## RECORDED DATA
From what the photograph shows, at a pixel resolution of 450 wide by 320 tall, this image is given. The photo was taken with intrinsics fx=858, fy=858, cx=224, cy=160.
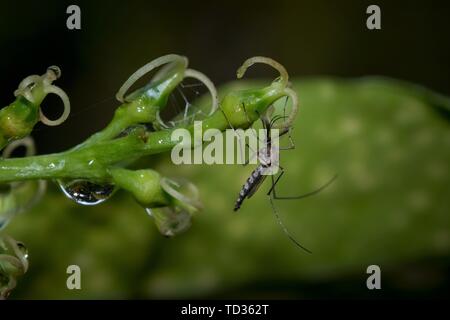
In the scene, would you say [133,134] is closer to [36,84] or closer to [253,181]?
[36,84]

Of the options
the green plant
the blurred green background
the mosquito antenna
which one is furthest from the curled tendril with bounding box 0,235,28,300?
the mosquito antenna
...
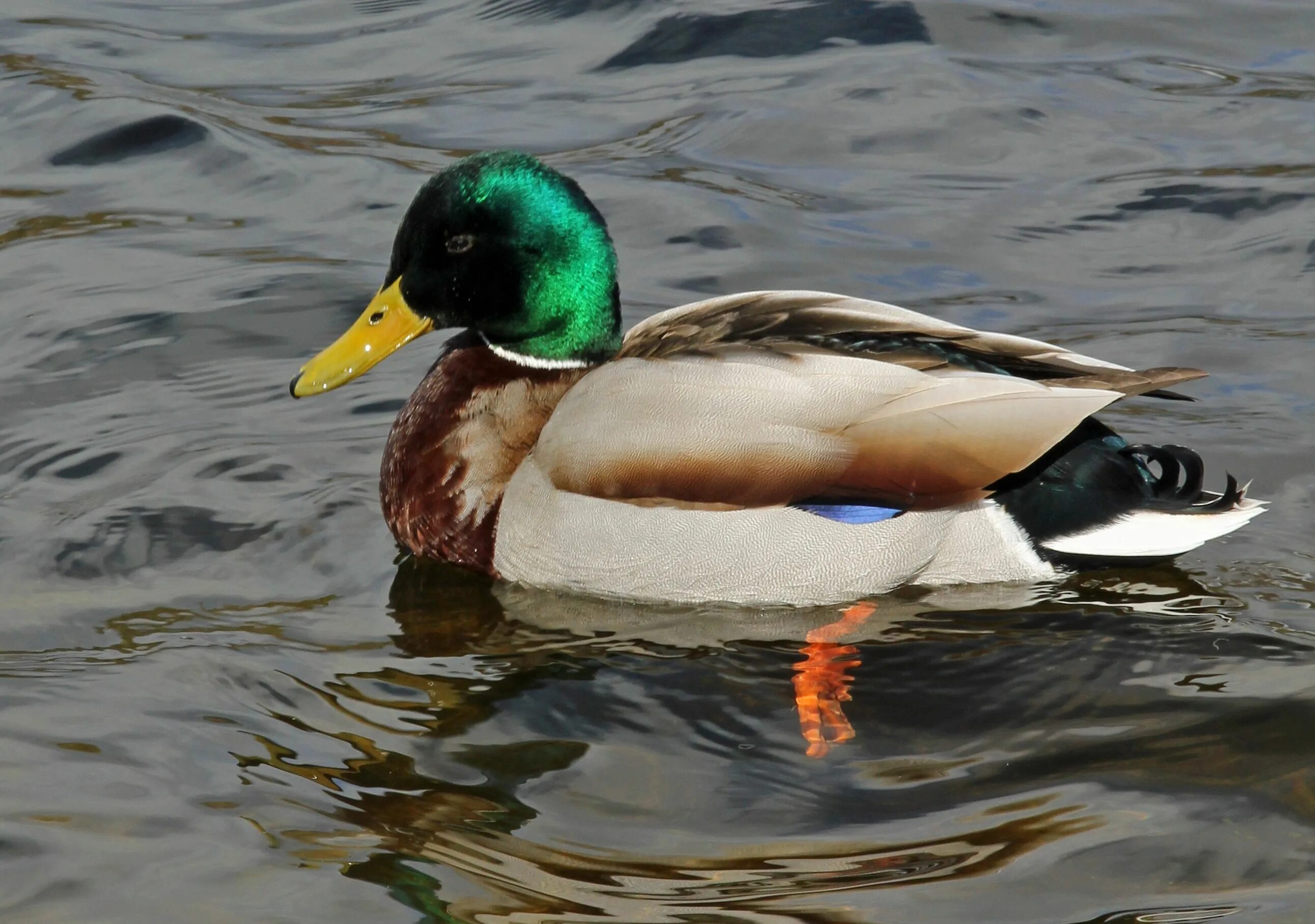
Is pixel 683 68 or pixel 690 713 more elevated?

## WHAT NEEDS TO BE DONE
Show every line of the records that contains the word "pixel", treating uppercase and lowercase letters as different.

## RESPONSE BELOW
From what the photograph shows, at a pixel resolution of 450 wide by 320 tall, this image is given. The photo was taken with intrinsics fx=858, fy=858, cx=224, cy=160.
Is pixel 683 68 or pixel 690 713 more elevated?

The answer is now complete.